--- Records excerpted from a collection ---

------------------------------------------------

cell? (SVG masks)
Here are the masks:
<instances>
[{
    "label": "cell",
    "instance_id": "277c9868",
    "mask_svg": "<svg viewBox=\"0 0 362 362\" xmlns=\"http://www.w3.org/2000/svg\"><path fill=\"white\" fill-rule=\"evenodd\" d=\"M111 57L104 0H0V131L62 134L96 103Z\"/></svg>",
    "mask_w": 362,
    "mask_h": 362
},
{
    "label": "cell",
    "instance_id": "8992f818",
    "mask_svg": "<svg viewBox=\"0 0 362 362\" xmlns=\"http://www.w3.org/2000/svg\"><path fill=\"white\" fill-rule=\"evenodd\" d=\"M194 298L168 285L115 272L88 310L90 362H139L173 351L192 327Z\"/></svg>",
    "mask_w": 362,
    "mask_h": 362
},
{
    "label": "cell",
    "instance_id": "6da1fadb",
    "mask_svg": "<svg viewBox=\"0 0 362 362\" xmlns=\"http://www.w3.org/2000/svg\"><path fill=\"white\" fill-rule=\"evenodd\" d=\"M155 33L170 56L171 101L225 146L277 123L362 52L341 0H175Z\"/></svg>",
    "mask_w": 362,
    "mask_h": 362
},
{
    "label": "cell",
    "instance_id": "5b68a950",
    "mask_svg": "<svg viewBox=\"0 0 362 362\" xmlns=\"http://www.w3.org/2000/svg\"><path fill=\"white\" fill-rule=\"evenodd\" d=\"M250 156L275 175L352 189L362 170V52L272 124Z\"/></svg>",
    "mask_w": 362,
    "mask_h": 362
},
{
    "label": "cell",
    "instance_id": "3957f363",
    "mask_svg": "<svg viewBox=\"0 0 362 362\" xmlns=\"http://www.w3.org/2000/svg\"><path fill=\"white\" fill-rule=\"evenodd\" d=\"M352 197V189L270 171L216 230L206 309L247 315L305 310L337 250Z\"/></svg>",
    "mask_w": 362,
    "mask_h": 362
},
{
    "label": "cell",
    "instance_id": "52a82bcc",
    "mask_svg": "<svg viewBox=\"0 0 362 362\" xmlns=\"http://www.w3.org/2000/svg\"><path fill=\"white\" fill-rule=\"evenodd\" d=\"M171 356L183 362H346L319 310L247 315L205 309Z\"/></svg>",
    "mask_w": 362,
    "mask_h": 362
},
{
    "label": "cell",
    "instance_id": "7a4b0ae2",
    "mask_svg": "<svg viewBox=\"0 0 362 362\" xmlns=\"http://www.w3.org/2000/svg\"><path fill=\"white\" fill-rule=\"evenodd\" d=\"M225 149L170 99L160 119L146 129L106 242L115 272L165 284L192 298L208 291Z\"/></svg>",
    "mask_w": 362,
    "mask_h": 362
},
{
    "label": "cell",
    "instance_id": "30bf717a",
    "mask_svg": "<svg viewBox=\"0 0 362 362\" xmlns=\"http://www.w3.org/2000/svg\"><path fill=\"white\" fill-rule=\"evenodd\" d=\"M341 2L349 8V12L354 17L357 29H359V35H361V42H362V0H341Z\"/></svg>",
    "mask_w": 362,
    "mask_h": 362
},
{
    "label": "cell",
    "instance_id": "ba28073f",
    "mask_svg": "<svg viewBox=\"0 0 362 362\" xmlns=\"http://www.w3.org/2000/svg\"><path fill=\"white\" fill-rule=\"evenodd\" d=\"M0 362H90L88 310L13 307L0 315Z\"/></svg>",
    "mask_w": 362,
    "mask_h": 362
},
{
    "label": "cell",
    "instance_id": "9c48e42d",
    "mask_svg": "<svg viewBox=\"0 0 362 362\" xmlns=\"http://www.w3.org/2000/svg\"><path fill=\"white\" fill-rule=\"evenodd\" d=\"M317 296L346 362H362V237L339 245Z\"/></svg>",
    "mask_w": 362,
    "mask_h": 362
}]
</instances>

------------------------------------------------

--- Stated exercise ---
List every line of the listing above that contains the string "http", treating uppercase and lowercase letters as different.

--- Answer to the task ---
    "mask_svg": "<svg viewBox=\"0 0 362 362\" xmlns=\"http://www.w3.org/2000/svg\"><path fill=\"white\" fill-rule=\"evenodd\" d=\"M111 57L104 0H0V131L62 134L96 103Z\"/></svg>",
    "mask_svg": "<svg viewBox=\"0 0 362 362\" xmlns=\"http://www.w3.org/2000/svg\"><path fill=\"white\" fill-rule=\"evenodd\" d=\"M194 298L168 285L115 272L88 310L90 362H139L173 351L192 327Z\"/></svg>",
    "mask_svg": "<svg viewBox=\"0 0 362 362\" xmlns=\"http://www.w3.org/2000/svg\"><path fill=\"white\" fill-rule=\"evenodd\" d=\"M155 33L170 56L171 101L225 146L277 123L362 52L341 0H175Z\"/></svg>",
    "mask_svg": "<svg viewBox=\"0 0 362 362\" xmlns=\"http://www.w3.org/2000/svg\"><path fill=\"white\" fill-rule=\"evenodd\" d=\"M250 156L275 175L352 189L362 170V52L272 124Z\"/></svg>",
    "mask_svg": "<svg viewBox=\"0 0 362 362\" xmlns=\"http://www.w3.org/2000/svg\"><path fill=\"white\" fill-rule=\"evenodd\" d=\"M352 197V189L270 171L216 230L206 309L247 315L305 310L337 250Z\"/></svg>",
    "mask_svg": "<svg viewBox=\"0 0 362 362\" xmlns=\"http://www.w3.org/2000/svg\"><path fill=\"white\" fill-rule=\"evenodd\" d=\"M171 356L183 362H346L319 310L247 315L205 309Z\"/></svg>",
    "mask_svg": "<svg viewBox=\"0 0 362 362\" xmlns=\"http://www.w3.org/2000/svg\"><path fill=\"white\" fill-rule=\"evenodd\" d=\"M225 149L170 99L160 119L146 129L106 242L115 272L165 284L192 298L208 291Z\"/></svg>",
    "mask_svg": "<svg viewBox=\"0 0 362 362\" xmlns=\"http://www.w3.org/2000/svg\"><path fill=\"white\" fill-rule=\"evenodd\" d=\"M341 2L349 8V12L354 17L357 29H359V35H361V42H362V0H341Z\"/></svg>",
    "mask_svg": "<svg viewBox=\"0 0 362 362\" xmlns=\"http://www.w3.org/2000/svg\"><path fill=\"white\" fill-rule=\"evenodd\" d=\"M0 362H90L88 310L13 307L0 315Z\"/></svg>",
    "mask_svg": "<svg viewBox=\"0 0 362 362\" xmlns=\"http://www.w3.org/2000/svg\"><path fill=\"white\" fill-rule=\"evenodd\" d=\"M317 296L346 362H362V237L339 245Z\"/></svg>",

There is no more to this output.